**SOURCE DATA:**
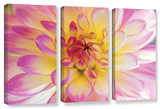 All Dahled Up, 3 Piece Gallery-Wrapped Canvas Set Gallery Wrapped Canvas Set by Kathy Yates
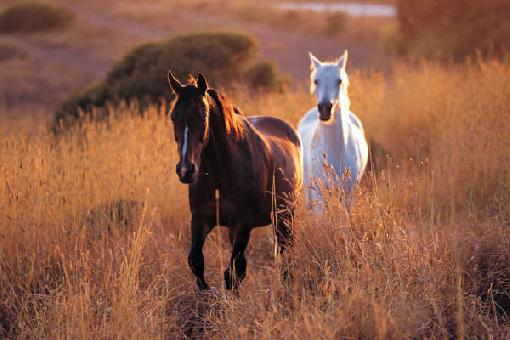 wild_horses-brown_white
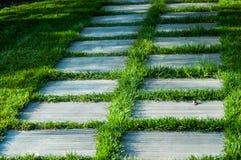 Малый путь с травой Стоковые Изображения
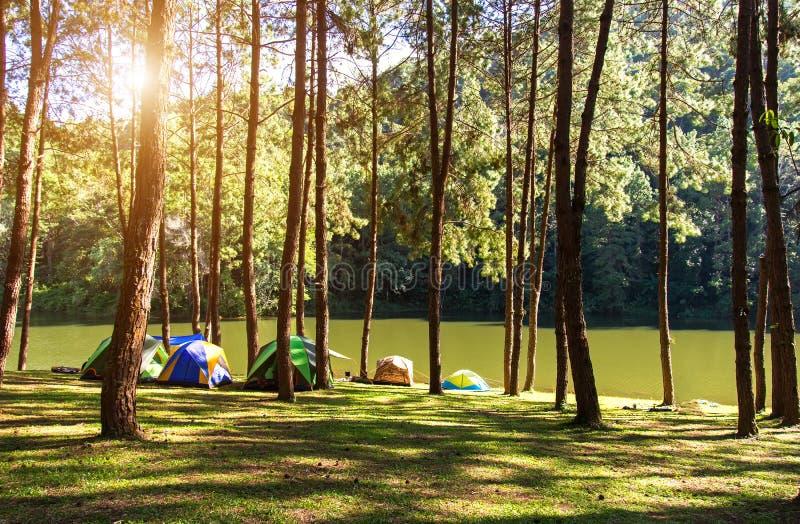 Acampamento e barraca das aventuras sob a floresta do pinho perto da água exterior na manhã e no por do sol na pungência-ung, pin imagens de stock royalty free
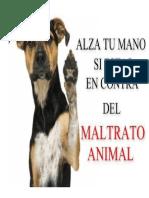 foto de maltrato animal.docx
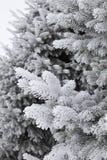 Reif bedeckte Tannenbaum Stockfotografie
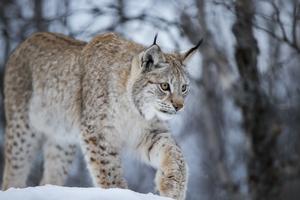 Vem bör ha rätt att överklaga jaktbeslut?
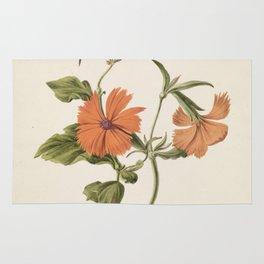 M. de Gijselaar - Yellow Chinese rose (1820) Rug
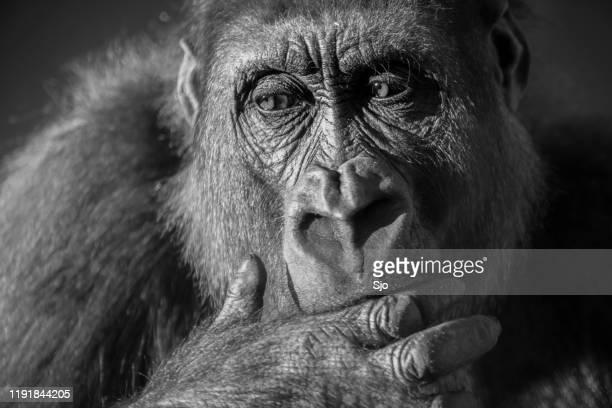 "gorilla female (gorilla gorilla gorilla) close up portrait. - ""sjoerd van der wal"" or ""sjo"" stock pictures, royalty-free photos & images"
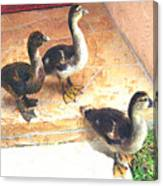Ducklings Come To Visit Canvas Print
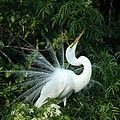 Showy Great White Egret by Sabrina L Ryan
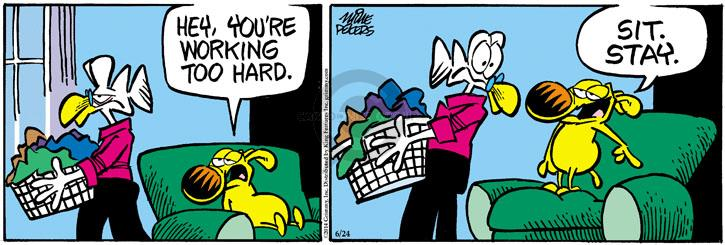 Comic Strip Mike Peters  Mother Goose and Grimm 2014-06-24 housekeeping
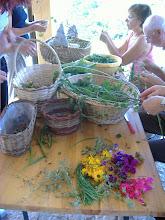 Photo: si curano le erbe appena raccolte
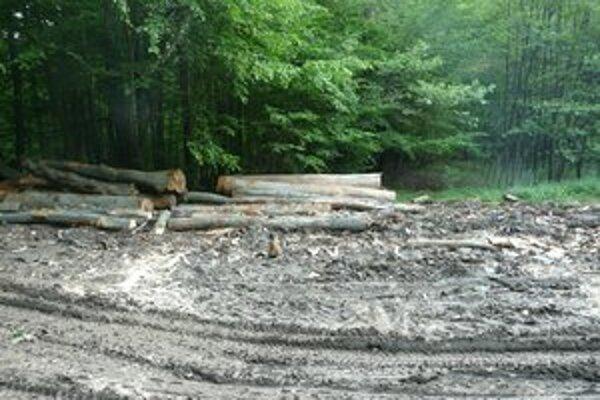 Výrub desiatok stromov už leží aj na polícii ako podnet na prešetrenie.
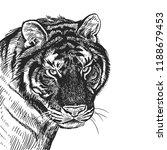 tiger. realistic portrait of... | Shutterstock .eps vector #1188679453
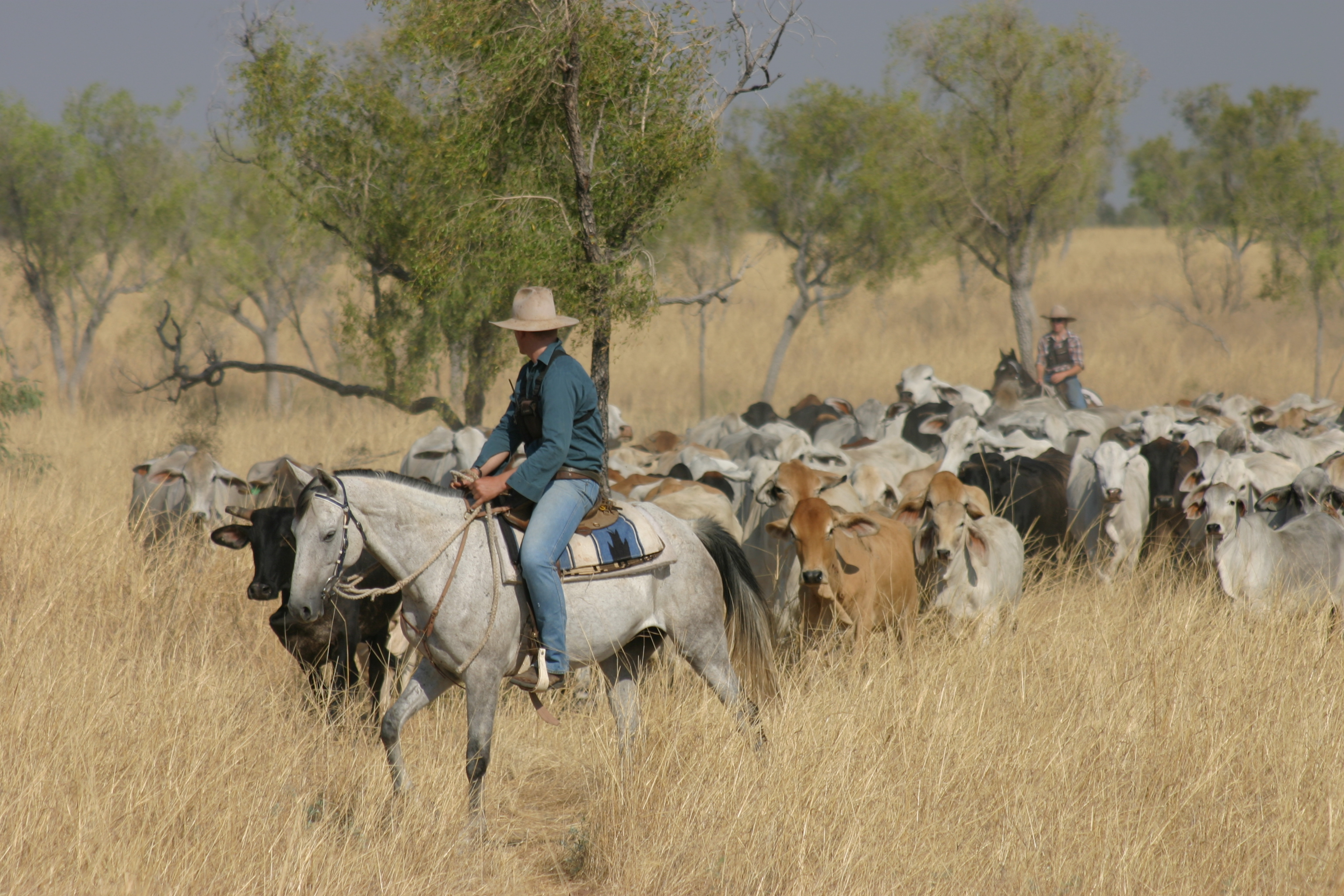 Man on horseback leading mob of cattle through the bush.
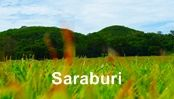 โรงแรม รีสอร์ท สระบุรี : Saraburi Hotel & Resort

**WHAT THE TASK ASKS:**
Beginning with the line that holds "female (gorilla gorilla" and continuing to the end of the entries above, set down each line exactly, both ends included; include no pictures.

**RESPONSE:**
 "gorilla female (gorilla gorilla gorilla) close up portrait. - ""sjoerd van der wal"" or ""sjo"" stock pictures, royalty-free photos & images"
Ducklings Come To Visit Canvas Print
 Showy Great White Egret by Sabrina L Ryan
 Comic Strip Mike Peters  Mother Goose and Grimm 2014-06-24 housekeeping
 Photo: si curano le erbe appena raccolte
 Výrub desiatok stromov už leží aj na polícii ako podnet na prešetrenie.
 tiger. realistic portrait of... | Shutterstock .eps vector #1188679453
 Man on horseback leading mob of cattle through the bush.
 โรงแรม รีสอร์ท สระบุรี : Saraburi Hotel & Resort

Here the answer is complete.